Ecco: Francesco Paolo Figliuolo avrebbe dovuto fare come Panetta: un bel “no grazie”. Seriamente. Avrebbe dovuto dire alla premier: “Il mio nome non può essere evocato ogni volta che ce n’è bisogno, solo per il fatto che sono bravo, apolitico, super partes, senza scontentare nessuno. Possibile che non abbiate nessun’altra persona, uomo o donna, con le fondamentali qualità di non essere corrotto o corruttibile, in grado di gestire la ricostruzione (l’emergenza è bella che finita) in Emilia Romagna?”. Non è andata così.

Per non equivocare, Figliuolo ha un curriculum, carattere e stile manageriale adattissimi all’incarico affidatogli. Ma non è questo il punto. Nella sua lunga carriera militare ha ricoperto ruoli apicali (per prestigio e importanza strategica) in Italia e all’estero; il punto è che l’incarico di Commissario per l’Emilia Romagna non può e non deve essere cumulato con una delle massime cariche militari e strategiche in Italia, quella che Figliuolo ha come Comandante del COVI, il Comando operativo di vertice interforze.
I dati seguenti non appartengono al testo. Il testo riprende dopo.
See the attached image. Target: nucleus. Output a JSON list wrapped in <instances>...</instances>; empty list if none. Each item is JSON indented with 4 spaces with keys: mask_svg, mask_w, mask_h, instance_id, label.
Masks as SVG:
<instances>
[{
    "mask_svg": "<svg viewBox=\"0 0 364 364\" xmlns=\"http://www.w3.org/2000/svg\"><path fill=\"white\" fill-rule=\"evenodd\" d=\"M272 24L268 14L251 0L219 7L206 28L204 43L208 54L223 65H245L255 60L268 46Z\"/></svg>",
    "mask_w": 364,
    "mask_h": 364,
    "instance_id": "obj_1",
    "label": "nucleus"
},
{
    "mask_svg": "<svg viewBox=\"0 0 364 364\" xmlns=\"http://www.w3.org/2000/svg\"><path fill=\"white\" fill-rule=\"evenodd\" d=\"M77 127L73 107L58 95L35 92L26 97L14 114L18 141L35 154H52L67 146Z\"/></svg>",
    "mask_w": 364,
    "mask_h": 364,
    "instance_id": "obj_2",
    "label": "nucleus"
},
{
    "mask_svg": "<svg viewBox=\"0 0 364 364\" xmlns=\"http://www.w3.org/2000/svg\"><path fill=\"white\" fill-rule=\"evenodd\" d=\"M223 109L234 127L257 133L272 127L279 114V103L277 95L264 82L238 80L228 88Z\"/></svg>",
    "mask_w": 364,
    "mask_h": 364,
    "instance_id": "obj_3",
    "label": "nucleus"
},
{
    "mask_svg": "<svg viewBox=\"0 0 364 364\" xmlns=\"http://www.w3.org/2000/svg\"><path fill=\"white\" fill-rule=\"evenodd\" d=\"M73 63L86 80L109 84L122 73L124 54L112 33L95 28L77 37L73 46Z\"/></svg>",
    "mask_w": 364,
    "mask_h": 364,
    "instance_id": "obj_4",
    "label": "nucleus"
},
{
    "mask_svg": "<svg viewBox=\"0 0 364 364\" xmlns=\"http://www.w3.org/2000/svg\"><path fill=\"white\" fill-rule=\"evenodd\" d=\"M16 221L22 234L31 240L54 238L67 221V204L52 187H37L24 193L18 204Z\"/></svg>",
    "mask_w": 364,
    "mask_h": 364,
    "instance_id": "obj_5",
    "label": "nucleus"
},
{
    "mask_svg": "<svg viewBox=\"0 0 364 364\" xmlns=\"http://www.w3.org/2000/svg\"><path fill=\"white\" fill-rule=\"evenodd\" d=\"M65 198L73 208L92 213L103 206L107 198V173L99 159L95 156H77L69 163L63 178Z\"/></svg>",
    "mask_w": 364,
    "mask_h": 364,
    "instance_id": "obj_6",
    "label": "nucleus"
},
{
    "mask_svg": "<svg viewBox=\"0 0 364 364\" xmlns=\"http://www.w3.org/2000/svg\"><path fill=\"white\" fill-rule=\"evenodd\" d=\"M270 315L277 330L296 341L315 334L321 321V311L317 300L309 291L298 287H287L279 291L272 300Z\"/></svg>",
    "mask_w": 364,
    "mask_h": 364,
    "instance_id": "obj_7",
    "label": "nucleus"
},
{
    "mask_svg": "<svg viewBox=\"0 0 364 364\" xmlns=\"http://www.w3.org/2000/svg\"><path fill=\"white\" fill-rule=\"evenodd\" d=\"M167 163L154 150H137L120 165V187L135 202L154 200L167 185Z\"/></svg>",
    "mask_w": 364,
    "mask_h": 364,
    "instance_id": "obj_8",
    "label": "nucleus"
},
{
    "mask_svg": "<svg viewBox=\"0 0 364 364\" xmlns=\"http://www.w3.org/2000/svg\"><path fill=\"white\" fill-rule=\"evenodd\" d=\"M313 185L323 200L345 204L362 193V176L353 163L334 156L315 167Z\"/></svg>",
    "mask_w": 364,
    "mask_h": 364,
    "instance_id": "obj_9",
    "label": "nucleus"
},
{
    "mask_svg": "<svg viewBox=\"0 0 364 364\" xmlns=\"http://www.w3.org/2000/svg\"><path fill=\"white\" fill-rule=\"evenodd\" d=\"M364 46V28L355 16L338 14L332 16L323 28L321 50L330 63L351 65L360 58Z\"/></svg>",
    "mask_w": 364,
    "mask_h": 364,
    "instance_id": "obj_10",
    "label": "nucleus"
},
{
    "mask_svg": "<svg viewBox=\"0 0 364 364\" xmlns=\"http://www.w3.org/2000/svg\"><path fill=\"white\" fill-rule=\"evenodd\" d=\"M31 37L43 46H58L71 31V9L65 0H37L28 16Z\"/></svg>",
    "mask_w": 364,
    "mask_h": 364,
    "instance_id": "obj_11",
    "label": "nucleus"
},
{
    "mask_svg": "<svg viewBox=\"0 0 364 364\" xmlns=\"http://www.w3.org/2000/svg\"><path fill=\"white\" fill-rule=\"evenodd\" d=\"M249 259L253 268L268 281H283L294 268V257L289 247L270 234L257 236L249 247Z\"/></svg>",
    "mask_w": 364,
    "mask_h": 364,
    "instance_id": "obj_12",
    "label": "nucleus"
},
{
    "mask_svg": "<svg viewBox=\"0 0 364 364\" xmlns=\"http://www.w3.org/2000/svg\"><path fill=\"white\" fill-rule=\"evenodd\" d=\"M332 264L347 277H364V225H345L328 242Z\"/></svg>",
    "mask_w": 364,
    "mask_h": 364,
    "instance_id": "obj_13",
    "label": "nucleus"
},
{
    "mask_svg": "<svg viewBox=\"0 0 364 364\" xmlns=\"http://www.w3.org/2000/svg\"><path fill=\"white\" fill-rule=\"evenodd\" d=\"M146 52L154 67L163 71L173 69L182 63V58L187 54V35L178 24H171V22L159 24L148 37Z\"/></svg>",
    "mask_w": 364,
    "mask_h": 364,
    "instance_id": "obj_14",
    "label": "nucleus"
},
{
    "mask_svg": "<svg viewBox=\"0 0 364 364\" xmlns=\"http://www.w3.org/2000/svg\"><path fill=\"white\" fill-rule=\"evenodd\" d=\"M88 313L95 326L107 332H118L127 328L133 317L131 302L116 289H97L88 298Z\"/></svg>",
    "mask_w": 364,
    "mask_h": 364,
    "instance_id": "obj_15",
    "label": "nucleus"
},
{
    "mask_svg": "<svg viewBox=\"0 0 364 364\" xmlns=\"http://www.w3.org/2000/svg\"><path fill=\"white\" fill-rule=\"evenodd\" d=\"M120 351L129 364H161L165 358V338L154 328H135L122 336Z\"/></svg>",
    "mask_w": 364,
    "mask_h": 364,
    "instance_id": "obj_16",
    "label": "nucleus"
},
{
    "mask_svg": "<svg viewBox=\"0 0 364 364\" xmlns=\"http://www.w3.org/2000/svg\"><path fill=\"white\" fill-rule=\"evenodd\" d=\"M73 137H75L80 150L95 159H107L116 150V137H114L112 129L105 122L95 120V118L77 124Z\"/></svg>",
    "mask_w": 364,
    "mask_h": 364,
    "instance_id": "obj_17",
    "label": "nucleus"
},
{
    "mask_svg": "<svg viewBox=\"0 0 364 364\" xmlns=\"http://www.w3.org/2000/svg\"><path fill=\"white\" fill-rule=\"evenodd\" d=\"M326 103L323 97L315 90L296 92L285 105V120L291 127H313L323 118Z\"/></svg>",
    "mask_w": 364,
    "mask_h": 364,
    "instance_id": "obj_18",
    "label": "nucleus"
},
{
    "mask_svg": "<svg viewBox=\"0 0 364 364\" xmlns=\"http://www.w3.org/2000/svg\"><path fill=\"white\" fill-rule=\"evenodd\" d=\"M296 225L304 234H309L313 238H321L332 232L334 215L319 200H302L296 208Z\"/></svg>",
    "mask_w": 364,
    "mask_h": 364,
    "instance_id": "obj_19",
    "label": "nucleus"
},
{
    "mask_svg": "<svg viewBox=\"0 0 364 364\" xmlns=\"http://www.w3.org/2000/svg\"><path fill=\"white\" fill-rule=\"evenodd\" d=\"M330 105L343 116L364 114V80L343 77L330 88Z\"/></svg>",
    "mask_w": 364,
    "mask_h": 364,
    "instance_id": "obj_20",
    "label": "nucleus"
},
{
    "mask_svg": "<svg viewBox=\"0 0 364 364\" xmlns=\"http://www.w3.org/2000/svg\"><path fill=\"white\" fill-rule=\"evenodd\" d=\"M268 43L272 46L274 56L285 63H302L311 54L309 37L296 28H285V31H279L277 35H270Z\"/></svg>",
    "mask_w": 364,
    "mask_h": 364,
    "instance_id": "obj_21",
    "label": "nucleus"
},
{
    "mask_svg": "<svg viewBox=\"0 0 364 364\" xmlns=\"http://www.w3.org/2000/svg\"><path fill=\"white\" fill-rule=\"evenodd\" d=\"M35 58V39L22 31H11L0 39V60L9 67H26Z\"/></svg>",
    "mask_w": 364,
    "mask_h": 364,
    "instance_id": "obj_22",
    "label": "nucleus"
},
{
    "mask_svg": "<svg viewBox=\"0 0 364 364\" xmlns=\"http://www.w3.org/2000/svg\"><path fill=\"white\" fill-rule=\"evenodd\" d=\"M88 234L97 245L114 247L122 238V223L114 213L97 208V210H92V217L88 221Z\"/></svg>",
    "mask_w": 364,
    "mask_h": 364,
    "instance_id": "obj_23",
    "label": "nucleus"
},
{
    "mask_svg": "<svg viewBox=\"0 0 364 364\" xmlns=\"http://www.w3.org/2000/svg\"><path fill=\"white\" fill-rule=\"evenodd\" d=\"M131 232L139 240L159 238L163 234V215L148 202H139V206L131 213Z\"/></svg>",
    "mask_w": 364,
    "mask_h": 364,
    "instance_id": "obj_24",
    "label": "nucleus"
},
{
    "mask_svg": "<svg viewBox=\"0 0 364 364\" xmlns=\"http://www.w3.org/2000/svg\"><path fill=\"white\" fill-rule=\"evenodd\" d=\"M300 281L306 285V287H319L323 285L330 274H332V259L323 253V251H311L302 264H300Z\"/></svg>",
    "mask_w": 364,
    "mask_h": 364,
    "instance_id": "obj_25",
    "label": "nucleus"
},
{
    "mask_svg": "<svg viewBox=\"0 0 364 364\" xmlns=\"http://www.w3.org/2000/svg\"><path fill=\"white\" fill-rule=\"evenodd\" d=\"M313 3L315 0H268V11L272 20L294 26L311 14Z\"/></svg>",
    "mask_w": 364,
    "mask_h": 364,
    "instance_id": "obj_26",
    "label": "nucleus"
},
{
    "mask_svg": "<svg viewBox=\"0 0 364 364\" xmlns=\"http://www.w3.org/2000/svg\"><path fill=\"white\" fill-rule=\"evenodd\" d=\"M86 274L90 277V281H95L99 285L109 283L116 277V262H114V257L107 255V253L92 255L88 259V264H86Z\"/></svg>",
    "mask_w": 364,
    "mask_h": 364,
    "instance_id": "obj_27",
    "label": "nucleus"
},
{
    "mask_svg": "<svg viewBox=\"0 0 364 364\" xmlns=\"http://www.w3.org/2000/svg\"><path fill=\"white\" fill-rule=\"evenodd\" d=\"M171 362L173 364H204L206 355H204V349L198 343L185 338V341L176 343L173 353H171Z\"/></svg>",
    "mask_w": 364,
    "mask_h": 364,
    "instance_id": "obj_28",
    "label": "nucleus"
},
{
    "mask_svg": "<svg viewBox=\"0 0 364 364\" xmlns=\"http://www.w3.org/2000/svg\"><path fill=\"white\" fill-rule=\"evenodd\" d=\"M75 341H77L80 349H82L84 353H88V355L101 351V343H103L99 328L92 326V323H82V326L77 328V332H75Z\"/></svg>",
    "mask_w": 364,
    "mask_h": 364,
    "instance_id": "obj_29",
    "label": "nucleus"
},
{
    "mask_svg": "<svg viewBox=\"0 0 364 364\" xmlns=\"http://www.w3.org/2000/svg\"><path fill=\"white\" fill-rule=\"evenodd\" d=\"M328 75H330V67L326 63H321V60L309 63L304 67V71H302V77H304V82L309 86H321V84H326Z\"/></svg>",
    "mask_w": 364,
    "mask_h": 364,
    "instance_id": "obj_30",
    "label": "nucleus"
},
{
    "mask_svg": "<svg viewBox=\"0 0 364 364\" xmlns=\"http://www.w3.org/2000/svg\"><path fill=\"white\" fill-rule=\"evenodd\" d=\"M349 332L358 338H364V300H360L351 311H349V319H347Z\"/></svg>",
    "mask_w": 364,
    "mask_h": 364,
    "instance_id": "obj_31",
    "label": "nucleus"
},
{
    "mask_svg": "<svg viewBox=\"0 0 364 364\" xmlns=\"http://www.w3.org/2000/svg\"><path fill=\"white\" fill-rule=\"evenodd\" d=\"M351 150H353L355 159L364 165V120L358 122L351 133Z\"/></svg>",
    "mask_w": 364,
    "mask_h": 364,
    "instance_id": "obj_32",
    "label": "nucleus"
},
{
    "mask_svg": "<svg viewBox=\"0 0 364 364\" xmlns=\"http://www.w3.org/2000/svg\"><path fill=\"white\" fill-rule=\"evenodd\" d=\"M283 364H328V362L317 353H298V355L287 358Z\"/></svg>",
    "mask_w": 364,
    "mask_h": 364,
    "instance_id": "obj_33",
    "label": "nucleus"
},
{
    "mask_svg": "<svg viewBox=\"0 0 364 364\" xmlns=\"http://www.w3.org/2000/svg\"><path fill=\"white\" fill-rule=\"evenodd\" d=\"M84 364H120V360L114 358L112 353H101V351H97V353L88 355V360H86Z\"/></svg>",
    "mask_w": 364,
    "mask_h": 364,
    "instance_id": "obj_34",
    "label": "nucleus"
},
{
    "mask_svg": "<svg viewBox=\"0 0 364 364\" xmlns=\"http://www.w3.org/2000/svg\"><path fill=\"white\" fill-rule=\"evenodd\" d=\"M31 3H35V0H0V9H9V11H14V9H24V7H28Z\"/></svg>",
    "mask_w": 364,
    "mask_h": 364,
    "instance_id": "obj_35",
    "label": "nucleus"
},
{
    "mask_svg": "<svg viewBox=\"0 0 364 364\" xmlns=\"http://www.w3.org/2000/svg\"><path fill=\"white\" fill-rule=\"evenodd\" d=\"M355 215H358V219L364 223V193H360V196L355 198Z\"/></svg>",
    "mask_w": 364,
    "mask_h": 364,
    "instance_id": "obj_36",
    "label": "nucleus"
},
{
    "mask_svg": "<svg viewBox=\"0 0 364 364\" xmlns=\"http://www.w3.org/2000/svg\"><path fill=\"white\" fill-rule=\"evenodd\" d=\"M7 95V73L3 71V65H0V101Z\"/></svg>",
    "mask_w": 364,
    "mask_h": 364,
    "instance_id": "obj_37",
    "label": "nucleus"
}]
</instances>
Il COVI è troppo importante in questa fase strategica, con l’Italia di fatto paese cobelligerante poiché, in difesa di Kiev dall’assalto russo, con gli altri paesi Ue e Nato forniamo armi e mezzi agli ucraini.

Tutti i giorni Figliuolo si reca in un quartiere a est di Roma, percorrendo la via Casilina ai margini del parco archeologico di Centocelle, dove sono le palazzine di sette piani con gli uffici del nuovo organismo (nato nel luglio 2021, con Mario Draghi premier) composto da personale militare delle quattro forze armate italiane, alle dirette dipendenze del Capo di Stato Maggiore della Difesa, l’Ammiraglio Giuseppe Cavo Dragone. Lì, nella zona dell’ex aeroporto militare Francesco Baracca (fu il primo campo di volo dell’aviazione italiana: nel lontano 1909 vi decollò il Flyer di Wilbur Wright) il Generale degli alpini esplica le funzioni di comando e controllo (e anche di continuità del governo, per chi sa cosa ciò significhi) a pochi chilometri dai palazzi romani del potere politico. Il COVI, al comando di Figliuolo, esercita la pianificazione, il coordinamento e la direzione delle operazioni militari in Italia e all’estero in ambito Nato, nei cinque domini (terra, mare, cielo, spazio e cyber). “Il COVI rappresenta il cuore pulsante della Difesa – disse Figliuolo il giorno dell’insediamento il 19 gennaio 2022 – un cuore che batte grazie all’energia e alla sinergia di tutte le Forze Armate. La nostra forza risiede nell’impegno e nel sacrificio delle migliaia di uomini e donne con le stellette che sono quotidianamente in campo, nell’ampio spettro di operazioni che la nostra Difesa esprime a tutela del Paese”.

Ebbene, in questo quadro, che senso ha che il bravo generale aggiunga al suo ingrato e difficile compito strategico-militare anche la gestione dell’emergenza in Emilia Romagna, mentre è in corso la più sanguinosa e pericolosa guerra globale degli ultimi 75 anni, con Roma pedina essenziale nella strategia Nato e con 40 bombe atomiche americane alloggiate nelle basi aeree di Ghedi e Aviano, e il rischio (seppur remoto) che il nostro paese possa essere considerato un target di Putin (o chi verrà dopo di lui, che sarà anche peggio) in termini di possibile rappresaglia militare, dovesse il conflitto Russia-Nato prendere una piega inaspettata e drammatica?

Generale Figliuolo, per favore, dica no a Giorgia Meloni.